The data:
══════════

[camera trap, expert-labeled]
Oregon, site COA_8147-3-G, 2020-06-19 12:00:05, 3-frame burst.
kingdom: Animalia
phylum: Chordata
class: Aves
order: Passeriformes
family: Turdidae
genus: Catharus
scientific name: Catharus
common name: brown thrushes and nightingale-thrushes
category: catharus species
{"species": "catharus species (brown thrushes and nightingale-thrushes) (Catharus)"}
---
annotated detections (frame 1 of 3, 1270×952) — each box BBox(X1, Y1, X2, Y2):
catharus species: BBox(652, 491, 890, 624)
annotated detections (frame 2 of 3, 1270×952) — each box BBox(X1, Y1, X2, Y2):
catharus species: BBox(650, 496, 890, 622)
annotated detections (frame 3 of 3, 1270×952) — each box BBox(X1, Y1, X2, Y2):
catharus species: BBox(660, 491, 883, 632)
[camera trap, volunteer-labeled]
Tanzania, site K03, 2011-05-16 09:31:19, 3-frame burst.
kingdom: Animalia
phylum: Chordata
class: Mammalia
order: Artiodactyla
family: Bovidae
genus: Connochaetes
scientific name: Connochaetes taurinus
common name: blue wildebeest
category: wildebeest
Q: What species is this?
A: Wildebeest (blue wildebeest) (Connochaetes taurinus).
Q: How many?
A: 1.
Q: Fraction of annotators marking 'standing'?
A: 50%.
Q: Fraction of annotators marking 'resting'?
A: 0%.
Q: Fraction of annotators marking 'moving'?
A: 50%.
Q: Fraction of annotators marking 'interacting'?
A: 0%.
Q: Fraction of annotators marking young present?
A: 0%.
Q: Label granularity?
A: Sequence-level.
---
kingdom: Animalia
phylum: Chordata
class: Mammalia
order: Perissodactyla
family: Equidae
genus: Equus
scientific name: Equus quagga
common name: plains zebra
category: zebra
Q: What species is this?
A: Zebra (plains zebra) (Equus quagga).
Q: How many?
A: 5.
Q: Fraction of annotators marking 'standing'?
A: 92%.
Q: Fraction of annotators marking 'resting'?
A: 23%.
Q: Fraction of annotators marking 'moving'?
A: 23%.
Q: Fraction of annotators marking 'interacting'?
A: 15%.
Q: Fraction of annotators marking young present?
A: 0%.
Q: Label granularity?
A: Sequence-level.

══════════

Exercise directions: Please filter the data down to the lines containing the word "name".

Solution to this task:
scientific name: Catharus
common name: brown thrushes and nightingale-thrushes
scientific name: Connochaetes taurinus
common name: blue wildebeest
scientific name: Equus quagga
common name: plains zebra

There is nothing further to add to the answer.